With a visionary writer and director at the helm of The Great McGinty, it shouldn’t come as any great surprise that structurally, the film should be seen as an important step forward.
Released in 1940, the Preston Sturges film predates Orson Welles’ Citizen Kane by just about a year. That latter film has been heralded as a landmark in American cinema for its camera work, but also due to the fact that the Kane doesn’t ape a linear narrative. Instead, Welles’ work is all a flashback. It’s already happened. The funny thing is, though, The Great McGinty uses the same device, although not as heavy handedly.
Viewers first meet McGinty, as played by Brian Donlevy in a rare leading role, while he’s tending bar somewhere in South America. He’s a talkative guy and when two customers reveal that they’re down on their collective luck, the bar keep launches into his own personal narrative sending us back in time.
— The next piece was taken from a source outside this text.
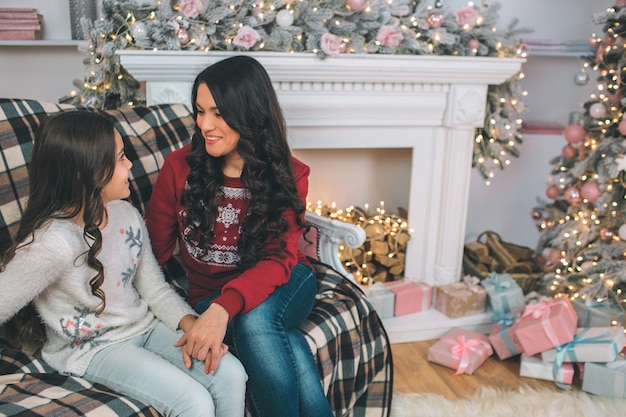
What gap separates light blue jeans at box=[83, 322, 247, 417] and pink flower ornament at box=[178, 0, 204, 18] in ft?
3.76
When the proper story begins, McGinty’s a bum. But a tough one. He finds himself waiting in line for soup during an election year. After getting something to eat, he’s proffered a deal granting him two dollars for each time he votes in the local Mayoral race. McGinty votes 37 times, brining him to the attention of the crime figure behind the rigged election.
The rest of the film ostensibly details McGinty’s rise to political fame and eventual election to the post of Governor. The litany of sacrifices the lead character makes winds up with his marrying a secretary, Cathrine, and taking care of her kids, all in the name of public image.
What no one counts on is that McGinty eventually falls in love her and heeds the political advice she doles out. It’s the good naturedness of this women that McGinty goes in for, perhaps making him a good judge of character. Of course, when his gubernatorial work gets in the way of his underworld associates, McGinty needs to remind folks whose boss and retains his tough guy image even in the Governor’s mansion.
McGinty’s past catches up with him, though, and lands him in jail alongside his crook buddies. There’s a jail brake and the pair high tails it to South America, bringing viewers full circle to the beginning of the narrative.
McGinty’s drunk audience isn’t inclined to believe the tale, but viewers get a sly wink of truth just before the film ends. And while McGinty isn’t on par with the following Sullivan’s Travels, it’s not a bad first effort.